Only the lines with the string "Tanzania" are needed; return each of them from the entries below.

(Saved data entries)
----------------

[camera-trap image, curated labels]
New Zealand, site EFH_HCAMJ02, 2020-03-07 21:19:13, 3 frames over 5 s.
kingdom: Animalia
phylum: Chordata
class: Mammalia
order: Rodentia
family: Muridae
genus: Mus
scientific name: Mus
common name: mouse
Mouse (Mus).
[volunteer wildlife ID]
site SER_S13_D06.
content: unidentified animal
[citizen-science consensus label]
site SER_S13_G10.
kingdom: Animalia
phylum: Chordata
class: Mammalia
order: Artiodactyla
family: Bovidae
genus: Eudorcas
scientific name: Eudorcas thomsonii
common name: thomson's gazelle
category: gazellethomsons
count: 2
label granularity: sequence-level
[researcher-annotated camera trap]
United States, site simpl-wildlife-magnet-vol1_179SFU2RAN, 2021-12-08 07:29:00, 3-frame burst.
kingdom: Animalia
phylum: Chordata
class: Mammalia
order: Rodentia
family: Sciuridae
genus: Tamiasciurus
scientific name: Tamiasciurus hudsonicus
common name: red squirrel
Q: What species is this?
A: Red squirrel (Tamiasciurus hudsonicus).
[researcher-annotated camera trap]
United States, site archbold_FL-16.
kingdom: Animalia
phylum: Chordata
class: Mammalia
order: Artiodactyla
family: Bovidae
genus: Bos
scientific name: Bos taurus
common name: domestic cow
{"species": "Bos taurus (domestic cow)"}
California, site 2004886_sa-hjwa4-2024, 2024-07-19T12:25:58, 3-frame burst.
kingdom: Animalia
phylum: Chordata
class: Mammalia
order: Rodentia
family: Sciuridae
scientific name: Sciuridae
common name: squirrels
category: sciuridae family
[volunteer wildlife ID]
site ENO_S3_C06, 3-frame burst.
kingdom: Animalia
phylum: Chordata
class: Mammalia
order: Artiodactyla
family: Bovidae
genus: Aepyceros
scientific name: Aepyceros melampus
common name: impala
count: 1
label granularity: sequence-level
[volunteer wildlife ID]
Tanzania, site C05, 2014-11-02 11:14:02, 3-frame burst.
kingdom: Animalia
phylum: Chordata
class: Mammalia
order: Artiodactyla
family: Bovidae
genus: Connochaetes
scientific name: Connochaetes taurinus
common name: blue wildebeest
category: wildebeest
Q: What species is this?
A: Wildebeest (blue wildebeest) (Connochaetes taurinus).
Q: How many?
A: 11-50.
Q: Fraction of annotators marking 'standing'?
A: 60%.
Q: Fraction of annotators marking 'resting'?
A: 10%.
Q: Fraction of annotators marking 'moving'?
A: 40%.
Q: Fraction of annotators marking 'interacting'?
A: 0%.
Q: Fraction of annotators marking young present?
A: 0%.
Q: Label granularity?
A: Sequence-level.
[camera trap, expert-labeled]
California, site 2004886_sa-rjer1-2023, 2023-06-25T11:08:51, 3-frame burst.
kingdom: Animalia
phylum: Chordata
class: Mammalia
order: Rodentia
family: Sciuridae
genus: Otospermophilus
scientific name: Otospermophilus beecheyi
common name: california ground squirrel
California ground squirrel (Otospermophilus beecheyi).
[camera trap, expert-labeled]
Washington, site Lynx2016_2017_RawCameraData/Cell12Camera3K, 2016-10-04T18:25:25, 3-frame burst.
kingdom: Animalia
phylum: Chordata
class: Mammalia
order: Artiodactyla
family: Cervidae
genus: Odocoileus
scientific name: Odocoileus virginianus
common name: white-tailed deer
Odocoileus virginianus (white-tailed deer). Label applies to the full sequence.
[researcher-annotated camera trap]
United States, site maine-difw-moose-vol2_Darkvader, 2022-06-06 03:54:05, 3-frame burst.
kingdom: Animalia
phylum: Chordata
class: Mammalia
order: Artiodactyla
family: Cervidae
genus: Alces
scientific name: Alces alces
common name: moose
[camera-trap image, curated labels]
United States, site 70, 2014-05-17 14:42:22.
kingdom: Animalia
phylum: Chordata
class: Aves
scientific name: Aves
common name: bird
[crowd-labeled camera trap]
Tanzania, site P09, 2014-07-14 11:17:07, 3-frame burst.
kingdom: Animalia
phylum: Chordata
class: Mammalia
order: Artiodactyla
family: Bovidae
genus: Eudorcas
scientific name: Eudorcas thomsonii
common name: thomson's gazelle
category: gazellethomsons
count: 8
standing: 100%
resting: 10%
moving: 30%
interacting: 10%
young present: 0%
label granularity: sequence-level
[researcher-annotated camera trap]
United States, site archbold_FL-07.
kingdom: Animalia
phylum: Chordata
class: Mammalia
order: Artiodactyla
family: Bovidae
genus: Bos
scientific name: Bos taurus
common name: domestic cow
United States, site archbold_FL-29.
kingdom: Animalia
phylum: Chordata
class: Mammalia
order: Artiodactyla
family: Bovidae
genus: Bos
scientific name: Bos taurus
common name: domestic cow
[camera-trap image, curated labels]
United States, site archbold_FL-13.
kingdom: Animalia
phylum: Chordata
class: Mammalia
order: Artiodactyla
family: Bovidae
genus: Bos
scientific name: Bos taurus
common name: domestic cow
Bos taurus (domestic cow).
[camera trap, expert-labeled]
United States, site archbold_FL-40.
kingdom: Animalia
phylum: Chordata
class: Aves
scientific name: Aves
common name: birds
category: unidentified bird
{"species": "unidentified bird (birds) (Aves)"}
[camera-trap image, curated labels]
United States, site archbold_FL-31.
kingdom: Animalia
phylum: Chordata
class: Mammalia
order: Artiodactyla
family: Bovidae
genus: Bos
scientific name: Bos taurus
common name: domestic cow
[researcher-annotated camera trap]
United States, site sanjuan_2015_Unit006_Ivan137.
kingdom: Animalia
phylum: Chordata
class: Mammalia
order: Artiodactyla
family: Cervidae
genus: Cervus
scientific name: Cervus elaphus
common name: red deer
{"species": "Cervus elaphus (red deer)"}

----------------

▸ **Task response**:
Tanzania, site C05, 2014-11-02 11:14:02, 3-frame burst.
Tanzania, site P09, 2014-07-14 11:17:07, 3-frame burst.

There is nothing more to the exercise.